Verfasst von: Florian Herrmann | 5. September 2008

Demo in München ist Wahlkampfaktion der Grünen

Ich werde, wie bereits schon mehrfach geäußert, am Samstag, 06.09.2008, an der Demonstration in München, die AufgeMUCkt veranstaltet, teilnehmen. Damit möchte ich auch bei dieser Gelegenheit, wie schon bei zahlreichen anderen, zum Ausdruck bringen, dass eine weitere Startbahn am Münchner Flughafen nicht nötig ist.

Da mir dieses Anliegen sehr wichtig ist, nehme ich es auch in Kauf, am Samstag an einer Wahlveranstaltung der Grünen teilzunehmen und gleichzeitig an einer Veranstaltung, deren Zielrichtung ich insgesamt nicht teile. Dort werden nämlich ganz unterschiedlich gelagerte Verkehrsinfrastrukturprojekte undifferenziert in einen Topf geworfen. So kann man keine vernünftige Politik machen.

Es ist eine Wahlveranstaltung der Grünen, da andere Parteien bewusst ausgegrenzt werden, egal ob es sich um die SPD oder die CSU handelt. Es gibt zahlreiche Vertreter dieser Parteien, die sich in den letzten Jahren für die Interessen unserer Region und gegen eine 3. Startbahn positioniert haben. Diese – wie zum Beispiel Bürgermeister Knur aus Berglern oder Freisings Oberbürgermeister Thalhammer – waren auch bei anderen Demonstrationen dieser Art als Redner willkommen. Dass ausgerechnet drei Wochen vor der Landtagswahl lediglich ein Politiker der Grünen und der Parteifreien als Redner zugelassen werden, ist der schlagende Beweis, dass diese Veranstaltung wahltaktisch instrumentalisiert wird.
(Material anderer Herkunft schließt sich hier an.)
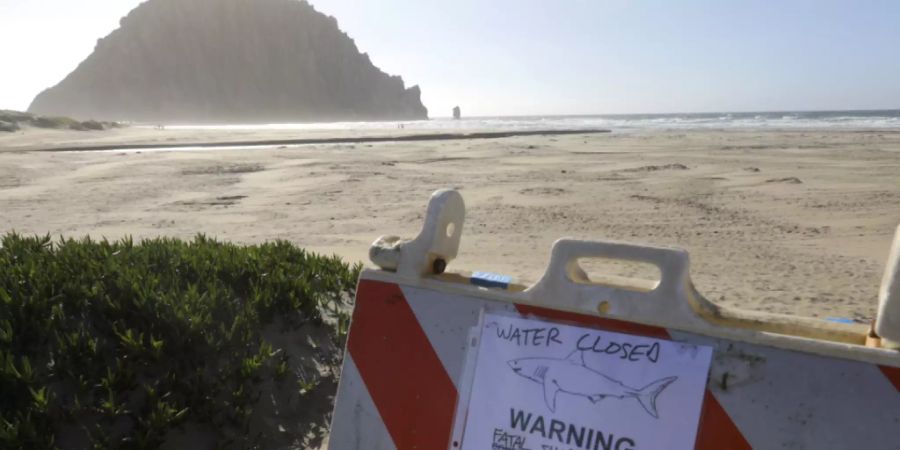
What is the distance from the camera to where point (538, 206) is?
1108 centimetres

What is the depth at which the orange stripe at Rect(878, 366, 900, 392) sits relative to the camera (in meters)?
1.70

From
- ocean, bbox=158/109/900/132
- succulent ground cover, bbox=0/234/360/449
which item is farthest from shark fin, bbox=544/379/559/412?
ocean, bbox=158/109/900/132

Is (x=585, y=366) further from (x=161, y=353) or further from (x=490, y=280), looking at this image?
(x=161, y=353)

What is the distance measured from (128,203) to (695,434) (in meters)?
12.0

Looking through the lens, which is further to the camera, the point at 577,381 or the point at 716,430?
the point at 577,381

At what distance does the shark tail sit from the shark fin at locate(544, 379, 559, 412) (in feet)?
0.78

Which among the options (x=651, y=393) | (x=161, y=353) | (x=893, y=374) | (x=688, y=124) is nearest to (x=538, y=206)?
(x=161, y=353)

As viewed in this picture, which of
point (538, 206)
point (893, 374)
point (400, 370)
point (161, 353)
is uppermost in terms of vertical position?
point (893, 374)

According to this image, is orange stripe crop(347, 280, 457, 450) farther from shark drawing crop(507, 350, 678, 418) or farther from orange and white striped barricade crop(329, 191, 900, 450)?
shark drawing crop(507, 350, 678, 418)

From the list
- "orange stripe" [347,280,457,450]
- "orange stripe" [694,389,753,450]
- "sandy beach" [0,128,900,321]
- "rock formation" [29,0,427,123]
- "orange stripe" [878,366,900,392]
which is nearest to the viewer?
"orange stripe" [878,366,900,392]

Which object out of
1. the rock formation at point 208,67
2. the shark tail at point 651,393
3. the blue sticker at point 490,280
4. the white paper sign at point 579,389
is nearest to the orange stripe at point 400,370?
the white paper sign at point 579,389

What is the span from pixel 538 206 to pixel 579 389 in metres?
9.14

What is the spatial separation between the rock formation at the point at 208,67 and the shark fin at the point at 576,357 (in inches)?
5665

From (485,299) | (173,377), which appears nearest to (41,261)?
(173,377)
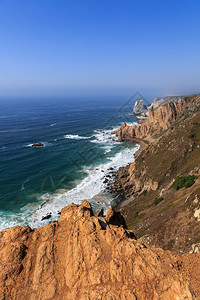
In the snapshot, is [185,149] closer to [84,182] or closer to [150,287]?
[84,182]

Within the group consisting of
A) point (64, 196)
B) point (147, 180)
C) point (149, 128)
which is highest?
point (149, 128)

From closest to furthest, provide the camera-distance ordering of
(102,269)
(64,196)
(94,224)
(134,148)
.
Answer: (102,269), (94,224), (64,196), (134,148)

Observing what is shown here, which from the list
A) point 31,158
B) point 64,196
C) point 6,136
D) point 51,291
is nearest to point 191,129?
point 64,196

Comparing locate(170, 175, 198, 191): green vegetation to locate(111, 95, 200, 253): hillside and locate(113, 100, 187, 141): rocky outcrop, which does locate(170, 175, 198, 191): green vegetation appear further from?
locate(113, 100, 187, 141): rocky outcrop

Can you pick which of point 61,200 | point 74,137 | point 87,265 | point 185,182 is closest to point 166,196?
point 185,182

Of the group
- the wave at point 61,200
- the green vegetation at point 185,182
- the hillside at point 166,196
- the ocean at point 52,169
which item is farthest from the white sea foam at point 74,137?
the green vegetation at point 185,182

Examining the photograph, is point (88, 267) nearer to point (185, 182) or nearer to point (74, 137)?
point (185, 182)
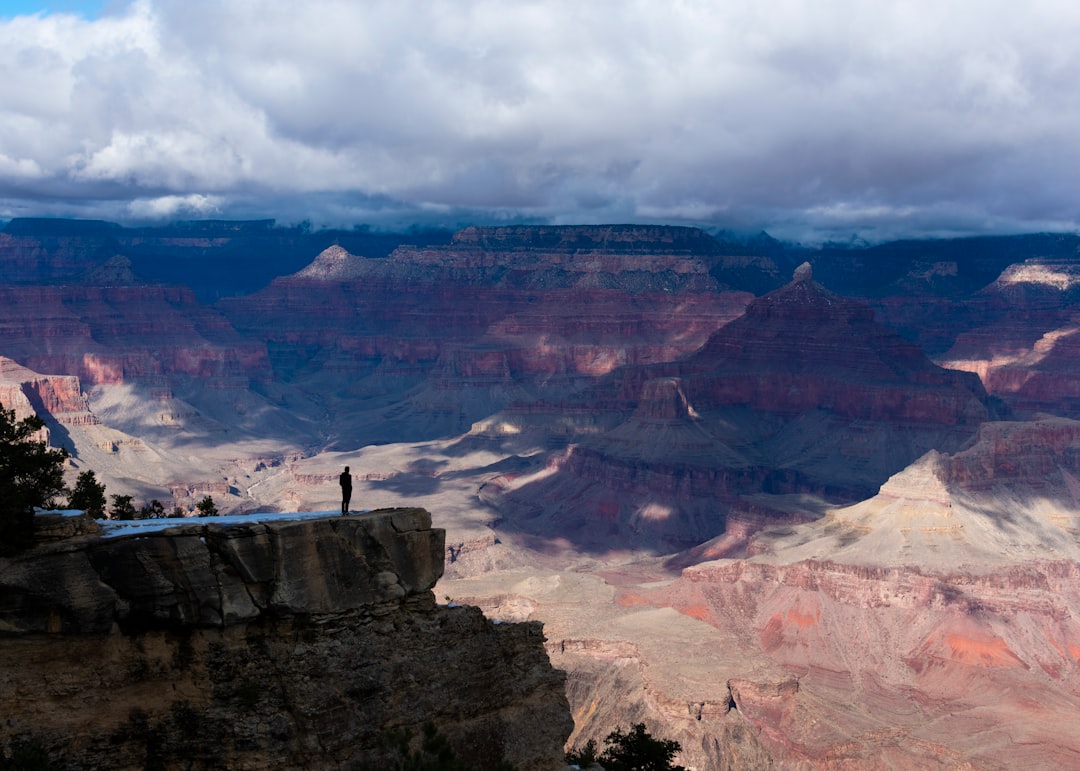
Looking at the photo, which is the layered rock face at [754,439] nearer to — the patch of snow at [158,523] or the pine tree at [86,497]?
the pine tree at [86,497]

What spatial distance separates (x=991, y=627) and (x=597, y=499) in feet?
236

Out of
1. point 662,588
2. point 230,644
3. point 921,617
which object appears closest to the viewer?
point 230,644

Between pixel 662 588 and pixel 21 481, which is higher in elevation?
pixel 21 481

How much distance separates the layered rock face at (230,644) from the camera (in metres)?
21.3

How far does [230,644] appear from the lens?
2233 cm

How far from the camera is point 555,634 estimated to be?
86.5m

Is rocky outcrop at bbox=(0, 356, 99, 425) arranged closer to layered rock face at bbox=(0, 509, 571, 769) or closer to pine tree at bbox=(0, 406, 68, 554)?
pine tree at bbox=(0, 406, 68, 554)

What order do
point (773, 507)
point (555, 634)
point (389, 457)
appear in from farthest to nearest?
1. point (389, 457)
2. point (773, 507)
3. point (555, 634)

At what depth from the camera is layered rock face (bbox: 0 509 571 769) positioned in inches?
838

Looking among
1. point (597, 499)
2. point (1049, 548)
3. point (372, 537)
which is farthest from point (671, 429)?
point (372, 537)

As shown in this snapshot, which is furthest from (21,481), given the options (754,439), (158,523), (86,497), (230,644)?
(754,439)

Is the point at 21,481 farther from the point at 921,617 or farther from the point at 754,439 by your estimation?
the point at 754,439

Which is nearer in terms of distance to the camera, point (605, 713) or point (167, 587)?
point (167, 587)

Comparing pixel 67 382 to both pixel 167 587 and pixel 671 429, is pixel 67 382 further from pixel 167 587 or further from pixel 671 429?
pixel 167 587
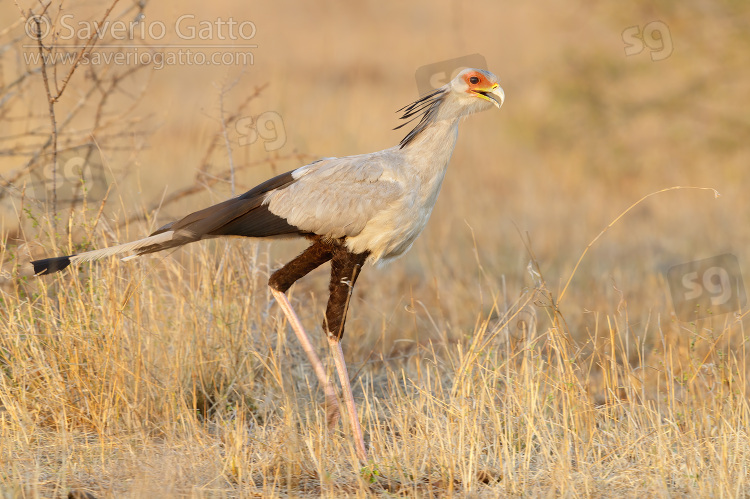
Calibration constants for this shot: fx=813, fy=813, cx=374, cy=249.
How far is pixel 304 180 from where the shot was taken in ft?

Da hilft auch der Etikettenschwindel nicht, dass der Grüne Landtagsabgeordnete als Funktionär des Bund Naturschutz und nicht als Abgeordneter auf der Rednerliste steht.

Auch die Zielrichtung der Veranstaltung insgesamt teile ich nicht. Ich zähle mich nicht zu den kollektiven Nein-Sagern, die sich pauschal gegen sämtliche Infrastrukturprojekte in Bayern stellen wie beispielsweise die Vervollständigung der A 94, der nicht nur die hoffnungslos überlastete B12 entlastet, sondern auch Zukunftsperspektiven für den südostbayerischen Raum bringt. Die Menschen in Südostbayern warten seit Jahren auf diese Autobahn. Auch sämtliche naturschutzrelevanten Aspekte wurde hinreichend berücksichtigt.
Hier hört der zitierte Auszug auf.